Neal demonstrated his lightning-quick wrist shot when he beat Oilers goaltender Nikolai Khabibulin from the right face-off circle with a scorcher high to the far side Tuesday night. Unfortunately, Neal, who was a stellar 5-for-7 in shootouts last year, hit the post on shootout attempts in both games, each of which the Stars lost.
Deploying Neal on the wing with Eriksson and Richards, who had already established good chemistry last season, has so far worked out extremely well, as the trio has excelled at both ends of the ice.
“He’s really dangerous in front of the net and he’s working really hard,” said Eriksson, who was the only Star with more goals than Neal last year with 36. “I played with Richie last year and he’s a nice player to play with, too, so we’re creating a lot of chances out there.”
“We have been fortunate enough to play a lot of pre-season games, everybody’s been healthy and that helps to get some chemistry and some rhythm between the three of us,” Richards said. “We’re going to have to do a good job offensively and especially defensively - it could be a good line if we do all those things.”
Neal, who led the squad with nine power play goals last year, has certainly enjoyed lining up with his new linemates and hopes the combination persists.
“You give them some space, they’re so skilled that they’re going to get pucks to you,” said Neal, the Stars second-round selection (33rd overall) in the 2005 NHL Entry Draft. “We’re still getting used to each other and it’s going to be a learning curve, but we’re doing well and just keep moving forward.”
And as his second year progresses, the specter of the dreaded sophomore jinx will continue to lurk in the shadows, but Neal seems to have a good handle on things so far and the support of teammates who will help him through any rough patches.

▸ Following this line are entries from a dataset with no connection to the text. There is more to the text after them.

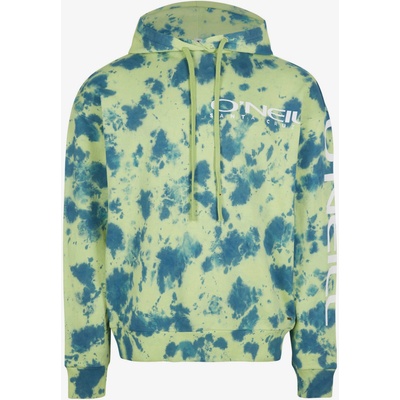 O'Neill Синьо-зелена мъжка блуза с качулка O'Neill OAKES O'Neill | Zelen | МЪЖЕ | M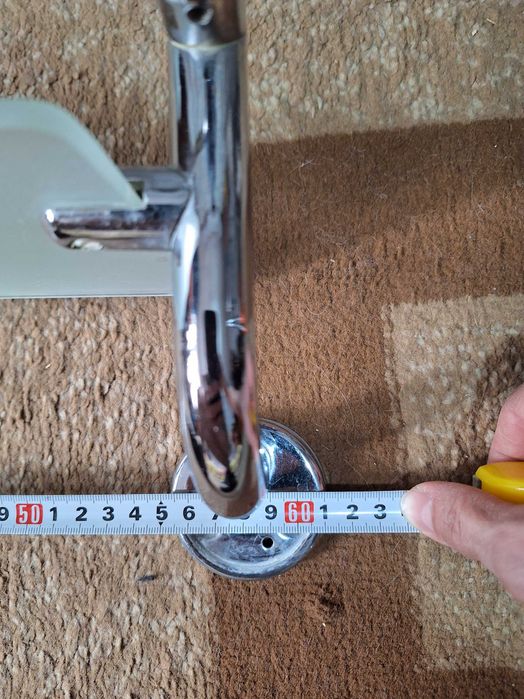 Полка для ванной. Настенная.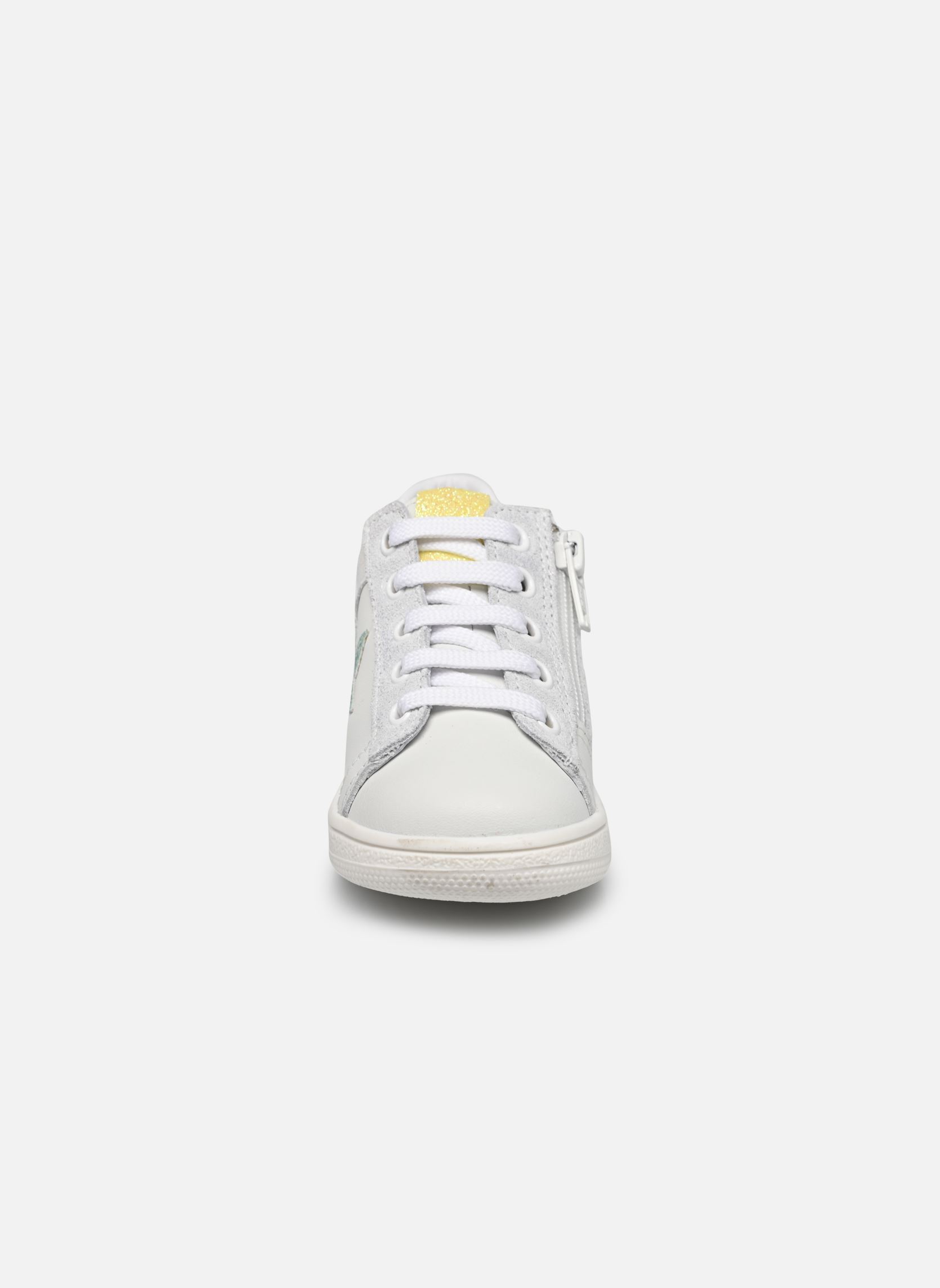 Schuhe für die ersten Schritte Relax mädchen weiß Bopy Schuhe für die ersten Schritte Relax mädchen weiß BLANC FLUO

“You fight it right to the end, it’s consistency,” Richards remarked. “You play an 82-game season, you fight it more earlier in your career, you learn as you go, for everybody. He had a lot of success, and it’s not just going to come to him now just because. I think he’s working on that and he realizes that. That’s the biggest thing for him - he’s got the size and talent and drive to do it.”